▸ **PROBLEM DESCRIPTION**: Can you return every line of the data below verbatim, with nothing changed?

▸ **SUPPLIED DATA**:
--

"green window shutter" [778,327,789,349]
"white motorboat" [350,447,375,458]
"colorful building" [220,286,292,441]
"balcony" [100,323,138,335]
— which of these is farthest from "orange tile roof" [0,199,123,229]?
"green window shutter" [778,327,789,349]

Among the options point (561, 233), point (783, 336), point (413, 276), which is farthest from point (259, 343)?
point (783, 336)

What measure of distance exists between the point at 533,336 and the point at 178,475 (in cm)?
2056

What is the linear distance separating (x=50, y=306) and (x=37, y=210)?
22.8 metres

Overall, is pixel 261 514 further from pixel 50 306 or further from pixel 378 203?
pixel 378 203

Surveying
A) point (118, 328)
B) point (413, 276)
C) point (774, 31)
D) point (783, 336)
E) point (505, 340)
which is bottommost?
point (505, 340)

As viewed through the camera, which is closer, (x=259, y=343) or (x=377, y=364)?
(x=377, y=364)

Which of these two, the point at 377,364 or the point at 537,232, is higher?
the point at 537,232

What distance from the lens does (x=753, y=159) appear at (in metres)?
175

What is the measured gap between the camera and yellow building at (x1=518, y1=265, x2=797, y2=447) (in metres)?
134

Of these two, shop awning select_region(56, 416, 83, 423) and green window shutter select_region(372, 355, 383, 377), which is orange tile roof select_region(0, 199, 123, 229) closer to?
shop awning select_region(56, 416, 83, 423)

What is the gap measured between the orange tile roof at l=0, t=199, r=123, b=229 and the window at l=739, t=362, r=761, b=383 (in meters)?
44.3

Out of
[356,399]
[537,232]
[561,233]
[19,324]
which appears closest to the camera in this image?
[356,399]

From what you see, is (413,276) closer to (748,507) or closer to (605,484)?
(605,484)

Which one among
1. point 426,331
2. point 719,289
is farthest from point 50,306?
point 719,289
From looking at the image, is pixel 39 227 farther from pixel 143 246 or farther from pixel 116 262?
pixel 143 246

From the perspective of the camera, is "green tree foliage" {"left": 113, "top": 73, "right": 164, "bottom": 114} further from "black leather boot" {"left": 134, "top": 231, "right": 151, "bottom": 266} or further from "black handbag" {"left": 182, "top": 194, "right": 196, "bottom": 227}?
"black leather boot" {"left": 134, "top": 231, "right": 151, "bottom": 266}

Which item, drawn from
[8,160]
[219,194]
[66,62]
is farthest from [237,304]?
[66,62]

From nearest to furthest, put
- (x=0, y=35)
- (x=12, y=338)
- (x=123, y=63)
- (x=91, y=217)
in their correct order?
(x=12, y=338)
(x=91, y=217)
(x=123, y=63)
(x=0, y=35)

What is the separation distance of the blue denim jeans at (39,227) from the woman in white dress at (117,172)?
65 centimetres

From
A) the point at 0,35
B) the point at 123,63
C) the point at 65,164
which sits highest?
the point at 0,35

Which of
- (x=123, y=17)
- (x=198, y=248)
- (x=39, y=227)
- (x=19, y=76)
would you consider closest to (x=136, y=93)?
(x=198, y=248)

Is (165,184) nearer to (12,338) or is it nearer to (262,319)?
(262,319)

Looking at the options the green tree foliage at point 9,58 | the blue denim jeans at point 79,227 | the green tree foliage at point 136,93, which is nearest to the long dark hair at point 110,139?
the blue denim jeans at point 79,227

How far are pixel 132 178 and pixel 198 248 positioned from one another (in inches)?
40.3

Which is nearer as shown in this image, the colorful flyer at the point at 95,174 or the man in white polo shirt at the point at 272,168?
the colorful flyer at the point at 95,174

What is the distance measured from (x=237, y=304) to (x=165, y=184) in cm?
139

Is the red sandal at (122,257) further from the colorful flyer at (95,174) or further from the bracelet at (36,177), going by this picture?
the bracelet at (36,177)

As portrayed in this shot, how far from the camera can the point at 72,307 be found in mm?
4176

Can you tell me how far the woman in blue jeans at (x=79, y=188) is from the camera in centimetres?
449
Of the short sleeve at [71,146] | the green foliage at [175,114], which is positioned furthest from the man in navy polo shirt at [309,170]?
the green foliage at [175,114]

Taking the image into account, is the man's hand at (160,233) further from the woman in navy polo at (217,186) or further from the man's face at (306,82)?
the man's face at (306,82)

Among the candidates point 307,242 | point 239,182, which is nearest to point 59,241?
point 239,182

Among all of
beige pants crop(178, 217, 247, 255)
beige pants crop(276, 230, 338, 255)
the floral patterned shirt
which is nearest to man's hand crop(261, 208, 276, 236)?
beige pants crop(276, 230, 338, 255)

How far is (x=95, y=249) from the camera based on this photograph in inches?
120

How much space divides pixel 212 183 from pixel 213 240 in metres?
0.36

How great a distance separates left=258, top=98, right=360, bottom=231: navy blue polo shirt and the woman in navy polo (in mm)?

--

▸ **EXERCISE RESPONSE**:
"green window shutter" [778,327,789,349]
"white motorboat" [350,447,375,458]
"colorful building" [220,286,292,441]
"balcony" [100,323,138,335]
— which of these is farthest from "orange tile roof" [0,199,123,229]?
"green window shutter" [778,327,789,349]

Among the options point (561, 233), point (783, 336), point (413, 276), which is farthest from point (259, 343)?
point (783, 336)

What measure of distance exists between the point at 533,336 and the point at 178,475 (in cm)?
2056

What is the linear distance separating (x=50, y=306) and (x=37, y=210)?
22.8 metres

Overall, is pixel 261 514 further from pixel 50 306 or further from pixel 378 203?
pixel 378 203

Surveying
A) point (118, 328)
B) point (413, 276)
C) point (774, 31)
D) point (783, 336)
E) point (505, 340)
which is bottommost?
point (505, 340)

As viewed through the camera, which is closer, (x=259, y=343) or (x=377, y=364)?
(x=377, y=364)

Which of these two, the point at 377,364 or the point at 537,232, is higher?
the point at 537,232

What distance from the lens does (x=753, y=159) appear at (in metres)?
175

What is the measured gap between the camera and yellow building at (x1=518, y1=265, x2=797, y2=447) (in metres)?
134

Of these two, shop awning select_region(56, 416, 83, 423) and green window shutter select_region(372, 355, 383, 377), which is orange tile roof select_region(0, 199, 123, 229) closer to?
shop awning select_region(56, 416, 83, 423)

What is the gap measured between the orange tile roof at l=0, t=199, r=123, b=229 and the window at l=739, t=362, r=761, b=383 (in meters)?
44.3

Out of
[356,399]
[537,232]
[561,233]
[19,324]
which appears closest to the camera in this image?
[356,399]

From what you see, is (413,276) closer to (748,507) or closer to (605,484)?
(605,484)

Which one among
1. point 426,331
2. point 719,289
is farthest from point 50,306?
point 719,289
From looking at the image, is pixel 39 227 farther from pixel 143 246 or farther from pixel 116 262?
pixel 143 246

From the perspective of the camera, is "green tree foliage" {"left": 113, "top": 73, "right": 164, "bottom": 114} further from "black leather boot" {"left": 134, "top": 231, "right": 151, "bottom": 266} or further from "black handbag" {"left": 182, "top": 194, "right": 196, "bottom": 227}?
"black leather boot" {"left": 134, "top": 231, "right": 151, "bottom": 266}

Which item, drawn from
[8,160]
[219,194]
[66,62]
is farthest from [237,304]?
[66,62]

From nearest to furthest, put
- (x=0, y=35)
- (x=12, y=338)
- (x=123, y=63)
- (x=91, y=217)
in their correct order?
(x=12, y=338)
(x=91, y=217)
(x=123, y=63)
(x=0, y=35)

What is the separation distance of the blue denim jeans at (39,227) from the woman in white dress at (117,172)?
65 centimetres

From
A) the point at 0,35
B) the point at 123,63
C) the point at 65,164
which sits highest?
the point at 0,35

Which of
- (x=123, y=17)
- (x=198, y=248)
- (x=39, y=227)
- (x=19, y=76)
would you consider closest to (x=136, y=93)?
(x=198, y=248)

Is (165,184) nearer to (12,338) or is it nearer to (262,319)?
(262,319)

Looking at the options the green tree foliage at point 9,58 | the blue denim jeans at point 79,227 | the green tree foliage at point 136,93, which is nearest to the long dark hair at point 110,139?
the blue denim jeans at point 79,227

How far are pixel 132 178 and pixel 198 248 positioned from one another (in inches)?
40.3

Which is nearer as shown in this image, the colorful flyer at the point at 95,174 or the man in white polo shirt at the point at 272,168?
the colorful flyer at the point at 95,174

What is the distance measured from (x=237, y=304) to (x=165, y=184) in cm?
139

Is the red sandal at (122,257) further from the colorful flyer at (95,174) or further from the bracelet at (36,177), going by this picture?
the bracelet at (36,177)

As portrayed in this shot, how far from the camera can the point at 72,307 be found in mm?
4176

Can you tell me how far the woman in blue jeans at (x=79, y=188) is from the camera in centimetres?
449
Of the short sleeve at [71,146] | the green foliage at [175,114], which is positioned furthest from the man in navy polo shirt at [309,170]?
the green foliage at [175,114]

Taking the image into account, is the man's hand at (160,233) further from the woman in navy polo at (217,186) or further from the man's face at (306,82)?
the man's face at (306,82)

Among the candidates point 307,242 | point 239,182, which is nearest to point 59,241?
point 239,182

Among all of
beige pants crop(178, 217, 247, 255)
beige pants crop(276, 230, 338, 255)
the floral patterned shirt
which is nearest to man's hand crop(261, 208, 276, 236)?
beige pants crop(276, 230, 338, 255)

How far is (x=95, y=249) from the camera based on this photograph in inches?
120

How much space divides pixel 212 183 from pixel 213 240 in metres?
0.36

How great a distance separates left=258, top=98, right=360, bottom=231: navy blue polo shirt and the woman in navy polo (in mm)?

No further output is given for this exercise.